Rząd chce wprowadzić cenzurę internetu do zapisów prawnych. Resort cyfryzacji pracuje nad regulacjami – pod pretekstem wdrażania unijnych dyrektyw. Do sprawy odniósł się Dobromir Sośnierz.
Przypomnijmy, że resort cyfryzacji pracuje nad regulacjami, które dają prezesowi UKE niemal nieograniczone możliwości kontroli treści w internecie. Wszystko to pod pretekstem wdrażania unijnego rozporządzenia o usługach cyfrowych (DSA).
Wśród cenzorskich zapisów znalazł się m.in. ten o możliwości blokady treści w internecie na okres od 2 do 21 dni.
Cyfrowa cenzura nadchodzi! Rząd Tuska chce dać urzędnikom władzę nad internetem
– Sam ostrzegałem zresztą, swego czasu, że wdrażanie tych unijnych dyrektyw tak się u nas skończy. Nawet posiedzenie zespołu parlamentarnego w tym temacie organizowałem (…) – powiedział na antenie Radia WNET Sośnierz.
– Wpuszczanie państwa, rządu do regulowania intermetu, to jest wpuszczanie lisa do kurnika. Wiadomo, że ci ludzie prędzej czy później będą próbowali ograniczać wolność słowa i będą cenzurowali to, co jest dla nich niewygodne – wyjaśnił polityk Konfederacji.
Sośnierz podzielił się także pesymistyczną konstatacją dotyczącą ewentualnych protestów. Przypomniał, jak sprawy miały się w minionych latach.
– Jeśli chodzi o protesty, to u nas jest, niestety, tradycja nieprotestowania wtedy, kiedy dzieje się coś ważnego i wzmagania się wtedy, kiedy sprawy są mało istotne. Nie wiem, czy tak będzie w tym przypadku, może będziemy próbowali zachęcać, ale do tej pory te wszystkie protesty związane z zagrożeniem wolności słowa u nas nie wychodziły, poza rokiem bodajże 2012, kiedy były protesty ws.

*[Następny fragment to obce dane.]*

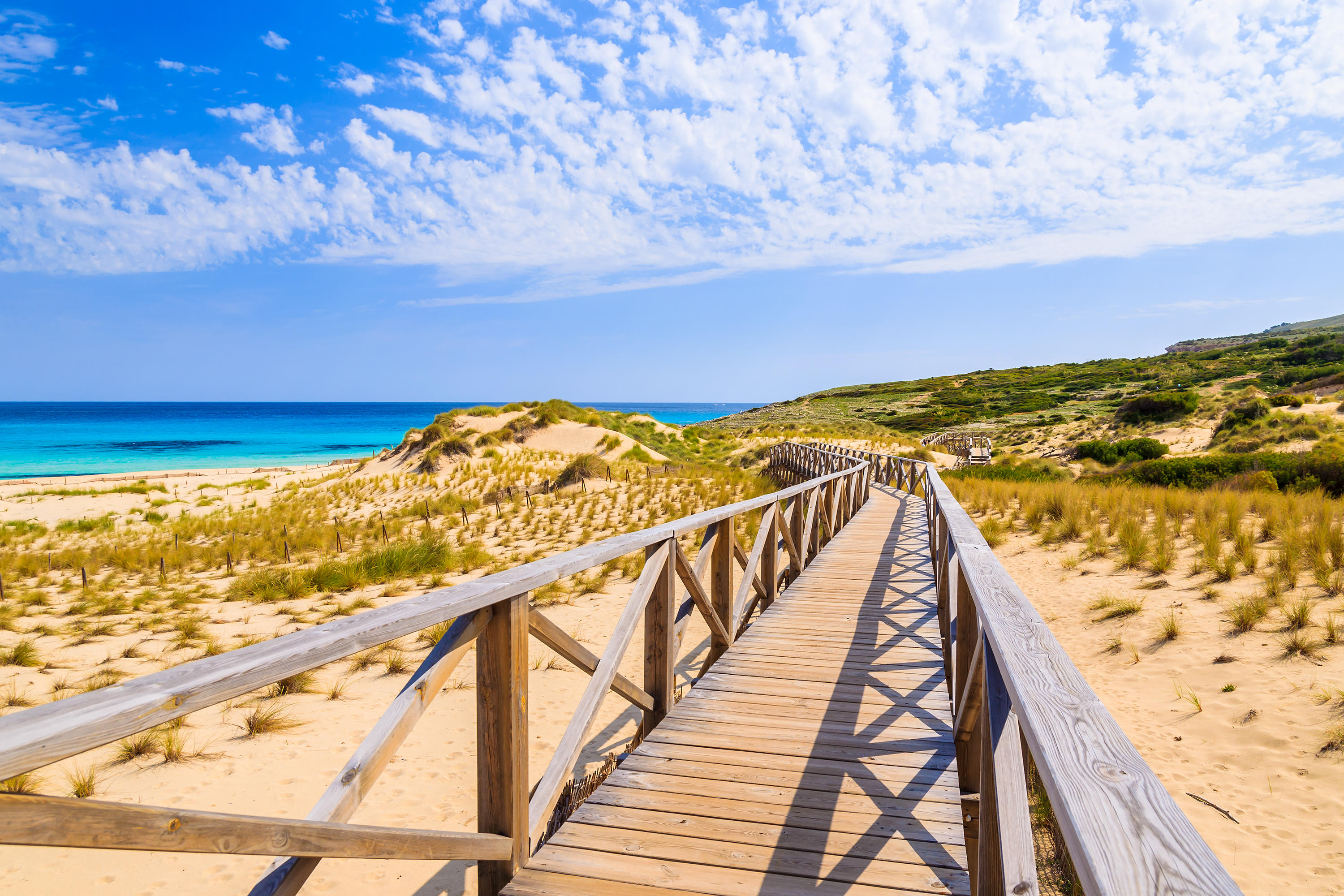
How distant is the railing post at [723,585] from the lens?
4.62 metres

ACTA – wskazał.
Przypomniał, że „wielokrotnie, kiedy działy się rzeczy złe, ograniczające swobodę wypowiedzi, to jakoś to specjalnie Polaków nie ruszało”. – I to jest problem, że Polacy nie szanują swojej wolności, dlatego mają jej coraz mniej. No trudno, żeby mieli coraz więcej, skoro wiadomo, że w interesie rządzących jest ograniczanie tej wolności. Oni sami o to nie dbają – skwitował Sośnierz.